A step forward that could influence how smart contracts are designed and verified.
Updated
November 27, 2025 3:26 PM

ChainGPT's robot mascot. IMAGE: CHAINGPT
A new collaboration between ChainGPT, an AI company specialising in blockchain development tools and Secret Network, a privacy-focused blockchain platform, is redefining how developers can safely build smart contracts with artificial intelligence. Together, they’ve achieved a major industry first: an AI model trained exclusively to write and audit Solidity code is now running inside a Trusted Execution Environment (TEE). For the blockchain ecosystem, this marks a turning point in how AI, privacy and on-chain development can work together.
For years, smart-contract developers have faced a trade-off. AI assistants could speed up coding and security reviews, but only if developers uploaded their most sensitive source code to external servers. That meant exposing intellectual property, confidential logic and even potential vulnerabilities. In an industry where trust is everything, this risk held many teams back from using AI at all.
ChainGPT’s Solidity-LLM aims to solve that problem. It is a specialised large language model trained on over 650,000 curated Solidity contracts, giving it a deep understanding of how real smart contracts are structured, optimised and secured.

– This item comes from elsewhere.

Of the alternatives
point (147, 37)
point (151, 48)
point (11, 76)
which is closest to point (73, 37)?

And now, by running inside SecretVM, the Confidential Virtual Machine that powers Secret Network’s encrypted compute layer, the model can assist developers without ever revealing their code to outside parties.
“Confidential computing is no longer an abstract concept,” said Luke Bowman, COO of the Secret Network Foundation. “We've shown that you can run a complex AI model, purpose-built for Solidity, inside a fully encrypted environment and that every inference can be verified on-chain. This is a real milestone for both privacy and decentralised infrastructure”.
SecretVM makes this workflow possible by using hardware-backed encryption to protect all data while computations take place. Developers don’t interact with the underlying hardware or cryptography. Instead, they simply work inside a private, sealed environment where their code stays invisible to everyone except them—even node operators. For the first time, developers can generate, test and analyse smart contracts with AI while keeping every detail confidential.
This shift opens new possibilities for the broader blockchain community. Developers gain a private coding partner that can streamline contract logic or catch vulnerabilities without risking leaks. Auditors can rely on AI-assisted analysis while keeping sensitive audit material protected. Enterprises working in finance, healthcare or governance finally have a path to adopt AI-driven blockchain automation without raising compliance concerns. Even decentralised organisations can run smart-contract agents that make decisions privately, without exposing internal logic on a public chain.
The system also supports secure model training and fine-tuning on encrypted datasets. This enables collaborative AI development without forcing anyone to share raw data—a meaningful step toward decentralised and privacy-preserving AI at scale.
By combining specialised AI with confidential computing, ChainGPT and Secret Network are shifting the trust model of on-chain development. Instead of relying on centralised cloud AI services, developers now have a verifiable, encrypted environment where they keep full control of their code, their data and their workflow. It’s a practical solution to one of blockchain’s biggest challenges: using powerful AI tools without sacrificing privacy.
As the technology evolves, the roadmap includes confidential model fine-tuning, multi-agent AI systems and cross-chain use cases. But the core advancement is already clear: developers now have a way to use AI for smart contract development that is fast, private and verifiable—without compromising the security standards that decentralised systems rely on.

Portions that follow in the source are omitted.